Les historiens, comme les contemporains, ont souligné que la politique extérieure du Second Empire était tout entière orientée par la volonté d'un remaniement profond de l'Europe du Congrès de Vienne selon le principe des nationalités, et qu'elle donna une impulsion décisive à la création ou à l'achèvement des nations modernes qui n'étaient pas encore complètement constituées. Napoléon III recourut pour cela à la guerre quand elle s'avéra nécessaire, en veillant bien à ce que le conflit restât local et limité et qu'il ne dégénérât pas en affrontement européen généralisé. Il utilisa aussi la diplomatie, officielle et officieuse, et la consultation des populations concernées, par voie de plébiscite, appliquant ainsi le droit des peuples à disposer d'eux-mêmes, qu'il estimait indissociable du principe des nationalités.
Cette oeuvre créatrice avait pour corollaire logique et obligé la destruction ou la diminution des États multinationaux, de l'Autriche principalement, même s'il se rapprocha de cette dernière à la fin de son règne, face au danger bismarckien. Rien n'est donc plus contraire aux idées de Napoléon III que la création d'un super-État multinational à l'échelle du continent, dont l'empire austro-hongrois, héritier du Saint-Empire, aurait été la préfiguration.

Napoléon III, en outre, en menant cette politique « protectrice » des peuples et en leur « prêtant l'appui de sa force » (20), n'oubliait pas pour autant le strict intérêt français. Aidant à l'unité des autres peuples, il voulait parachever celle de la France, c'est-à-dire atteindre les frontières naturelles en annexant Nice et la Savoie à l'occasion de la constitution de l'Italie, et le Luxembourg, la Belgique et la rive gauche du Rhin à l'occasion de celle de l'Allemagne. Il y parvint sur les Alpes tandis qu'il échoua sur le Rhin, mais l'idée était là : agrandir le territoire et accroître la puissance de la France autant qu'il était possible dans des limites raisonnables.

L'Europe qu'il eût voulu aurait ainsi eu à sa tête la France, renforcée, puissante, généreuse, amie de l'Angleterre et de la Russie, ayant pour alliées l'Italie unifiée, la Prusse agrandie à toute l'Allemagne du Nord, la Pologne aussi un jour peut-être, nations lui devant leur existence, fondées sur les idées du siècles, c'est-à-dire sur les idées de la Révolution française, et en conséquence plus ou moins satellites de la France.
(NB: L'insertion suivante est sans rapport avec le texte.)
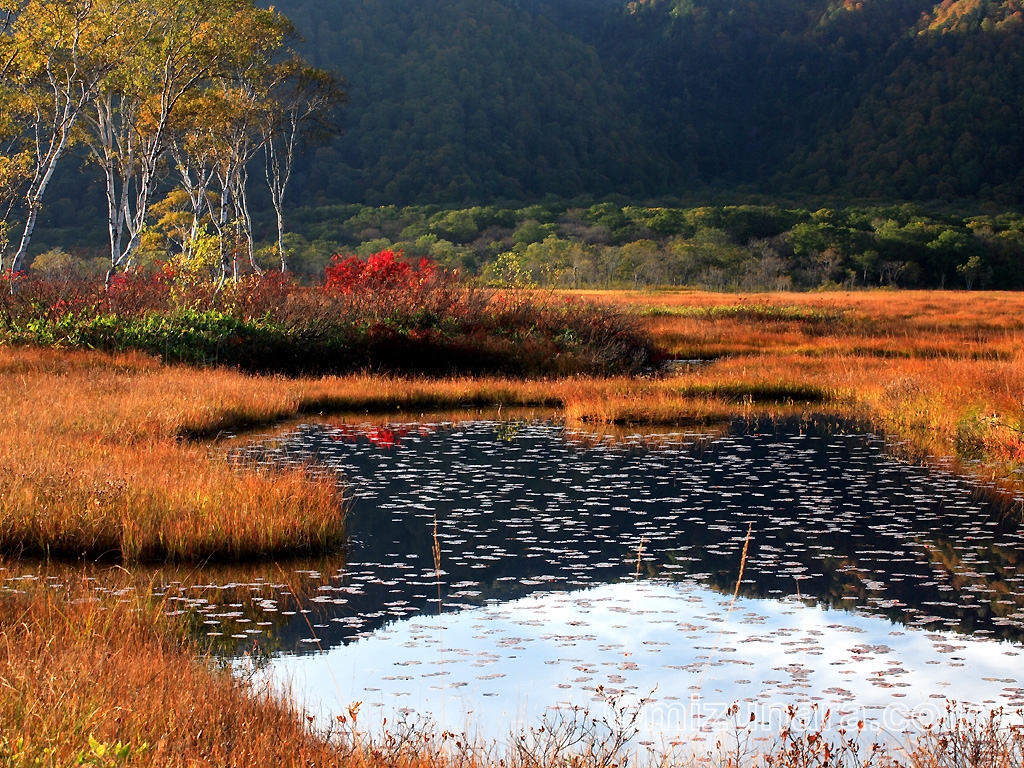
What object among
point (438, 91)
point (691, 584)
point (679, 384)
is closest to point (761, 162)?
point (438, 91)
Construction périmée, l'Autriche abaissée et réduite eût contribué à sa place à l'équilibre européen, tandis que les nations périphériques, l'Espagne (qu'il eût bien vu absorber le Portugal), la Scandinavie, la Grèce, etc. eussent tout naturellement été sous l'influence bénéfique et bienveillante de la France. Il ne fut pas loin d'y parvenir. Seule, en vérité, l'en empêcha la volonté de puissance de Bismarck qui, à la différence de Cavour et du roi Victor-Emmanuel en Italie, ne voulut pas jouer le jeu franc et amical d'une alliance sincère et profonde avec la France, et tenta d'imposer une hégémonie allemande qui, après trois guerres franco-allemandes, dont deux mondiales, ne réussit pas à triompher.

Cette politique tend, on le voit, non pas à faire disparaître les États existants au profit d'un État européen unique, ou à les confédérer à l'échelle du continent, mais à les faire changer d'assiette, à les recomposer sur des bases nouvelles. L'Europe de Napoléon III est, dans les faits comme dans la doctrine, une Europe constituée d'États pleinement indépendants, d'États-nations homogènes, formés selon le principe des nationalités et le droit des peuples à disposer d'eux-mêmes, et se substituant aux vieux États dynastiques multinationaux. L'idée de fusion des peuples lui est étrangère, celle des abandons de souveraineté tout autant.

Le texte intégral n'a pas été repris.